# Similarity is transitive

1. Nov 22, 2008

### FourierX

1. The problem statement, all variables and given/known data

In linear algebra, how to prove that the Similarity is transitive?

2. Relevant equations

[T]C = P-1 [T]B P

3. The attempt at a solution
My logic: if a is similar to b and b is similar to c, then a is similar to c. But how do you implement that in case of similarity ?

Last edited: Nov 22, 2008
2. Nov 22, 2008

### Dick

If A is similar to B, A=PBP^(-1).
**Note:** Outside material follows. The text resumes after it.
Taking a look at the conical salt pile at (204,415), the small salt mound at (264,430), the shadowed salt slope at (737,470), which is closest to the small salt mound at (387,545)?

If B is similar to C, B=QCQ^(-1). Where P and Q are invertible. Put the second equation into the first equation.

3. Nov 22, 2008

### ptr

If A = P B Pinv and B = K C Kinv, where Pinv is the inverse of P, and mutatis mutandis for K, use the property that (PK)inv is (Kinv)(Pinv). and hence A = (PK) C (PK)inv.

4. Nov 22, 2008

### FourierX

how do PQ and P-1Q-1 behave ?

5. Nov 22, 2008

### Dick

You should have asked how do PQ and Q^(-1)P^(-1) behave. Whatever 'behave' means. They don't do anything, they are just invertible matrices. And one is the inverse of the other, see ptr's post.